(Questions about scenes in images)

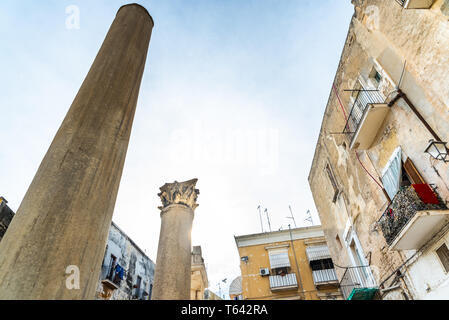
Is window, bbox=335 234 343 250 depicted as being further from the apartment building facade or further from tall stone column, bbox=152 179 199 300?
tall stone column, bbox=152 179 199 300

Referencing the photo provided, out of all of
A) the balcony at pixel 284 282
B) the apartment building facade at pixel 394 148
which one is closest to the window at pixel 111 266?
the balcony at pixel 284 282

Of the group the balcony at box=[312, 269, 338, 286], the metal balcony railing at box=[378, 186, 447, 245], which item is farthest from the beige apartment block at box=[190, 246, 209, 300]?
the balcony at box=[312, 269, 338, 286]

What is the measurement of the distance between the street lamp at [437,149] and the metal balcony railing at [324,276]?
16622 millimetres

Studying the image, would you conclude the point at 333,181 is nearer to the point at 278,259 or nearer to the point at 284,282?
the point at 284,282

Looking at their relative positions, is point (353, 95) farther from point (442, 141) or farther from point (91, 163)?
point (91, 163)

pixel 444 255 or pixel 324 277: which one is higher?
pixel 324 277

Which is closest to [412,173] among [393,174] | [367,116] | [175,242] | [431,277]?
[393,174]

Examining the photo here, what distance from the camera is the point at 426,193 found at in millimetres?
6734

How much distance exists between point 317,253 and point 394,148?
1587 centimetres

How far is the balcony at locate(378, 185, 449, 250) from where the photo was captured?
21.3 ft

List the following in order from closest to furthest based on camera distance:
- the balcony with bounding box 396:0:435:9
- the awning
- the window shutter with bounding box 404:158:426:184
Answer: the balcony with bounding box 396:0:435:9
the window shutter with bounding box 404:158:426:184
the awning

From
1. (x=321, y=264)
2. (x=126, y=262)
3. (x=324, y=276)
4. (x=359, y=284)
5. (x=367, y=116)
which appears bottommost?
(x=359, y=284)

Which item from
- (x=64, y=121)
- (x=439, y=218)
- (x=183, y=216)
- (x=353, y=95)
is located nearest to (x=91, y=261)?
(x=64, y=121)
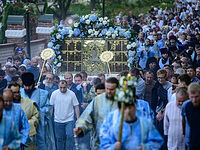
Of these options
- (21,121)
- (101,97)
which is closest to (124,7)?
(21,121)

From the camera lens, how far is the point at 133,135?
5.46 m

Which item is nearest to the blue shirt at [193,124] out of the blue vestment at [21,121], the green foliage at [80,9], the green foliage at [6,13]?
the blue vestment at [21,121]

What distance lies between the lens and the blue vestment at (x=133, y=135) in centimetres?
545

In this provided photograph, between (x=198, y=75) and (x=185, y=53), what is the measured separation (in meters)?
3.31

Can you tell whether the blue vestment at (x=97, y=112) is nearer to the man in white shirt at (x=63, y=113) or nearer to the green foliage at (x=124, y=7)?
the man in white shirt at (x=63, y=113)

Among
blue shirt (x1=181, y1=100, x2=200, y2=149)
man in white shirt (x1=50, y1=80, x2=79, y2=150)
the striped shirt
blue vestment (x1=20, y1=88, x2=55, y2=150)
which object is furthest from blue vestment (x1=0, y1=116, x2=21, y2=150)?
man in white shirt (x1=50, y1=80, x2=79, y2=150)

**Exercise:** The data should be printed again unchanged; leave its pictures out.

**The reply:**
Is window, bbox=335 234 343 250 depicted as being further from the apartment building facade or further from tall stone column, bbox=152 179 199 300?
tall stone column, bbox=152 179 199 300

Referencing the photo provided, out of all of
A) the balcony at pixel 284 282
B) the apartment building facade at pixel 394 148
which one is closest to the window at pixel 111 266?
the balcony at pixel 284 282

Of the group the balcony at box=[312, 269, 338, 286], the metal balcony railing at box=[378, 186, 447, 245], which item is farthest from the beige apartment block at box=[190, 246, 209, 300]?
the balcony at box=[312, 269, 338, 286]

What is the measurement of the distance between the street lamp at [437,149] and the metal balcony railing at [324,276]?
16622 millimetres

Studying the image, would you conclude the point at 333,181 is nearer to the point at 278,259 or nearer to the point at 284,282?
the point at 284,282

Looking at their relative positions, is point (353, 95) farther from point (442, 141) or farther from point (91, 163)?
point (91, 163)

pixel 444 255 or pixel 324 277: which one is higher?
pixel 324 277

Which is closest to [412,173] among [393,174] | [367,116] | [175,242] | [431,277]?
[393,174]

Examining the photo here, what distance from the camera is the point at 426,193 found at in millimetres?
6734

How much distance exists between point 317,253 and point 394,148?
1587 centimetres

How far is the balcony at locate(378, 185, 449, 250) from where the photo was captured?
21.3 ft

List the following in order from closest to furthest based on camera distance:
- the balcony with bounding box 396:0:435:9
- the awning
- the window shutter with bounding box 404:158:426:184
Answer: the balcony with bounding box 396:0:435:9
the window shutter with bounding box 404:158:426:184
the awning

From
1. (x=321, y=264)
2. (x=126, y=262)
3. (x=324, y=276)
4. (x=359, y=284)
5. (x=367, y=116)
which appears bottommost?
(x=359, y=284)

Which item from
- (x=64, y=121)
- (x=439, y=218)
- (x=183, y=216)
- (x=353, y=95)
is located nearest to (x=91, y=261)?
(x=64, y=121)
Of these options
- (21,121)
- (101,97)
which is closest to (124,7)?
(21,121)

From the camera lens, how far is the point at 133,135?
5.46 m

Which item is nearest to the blue shirt at [193,124] out of the blue vestment at [21,121], the green foliage at [80,9], the green foliage at [6,13]?
the blue vestment at [21,121]

What distance lies between the lens and the blue vestment at (x=133, y=135) in centimetres?
545

In this provided photograph, between (x=198, y=75) and (x=185, y=53), what is the measured separation (in meters)?
3.31

Can you tell whether the blue vestment at (x=97, y=112) is nearer to the man in white shirt at (x=63, y=113) or nearer to the green foliage at (x=124, y=7)?
the man in white shirt at (x=63, y=113)

Among
blue shirt (x1=181, y1=100, x2=200, y2=149)
man in white shirt (x1=50, y1=80, x2=79, y2=150)
the striped shirt
blue vestment (x1=20, y1=88, x2=55, y2=150)
which object is furthest from blue vestment (x1=0, y1=116, x2=21, y2=150)?
man in white shirt (x1=50, y1=80, x2=79, y2=150)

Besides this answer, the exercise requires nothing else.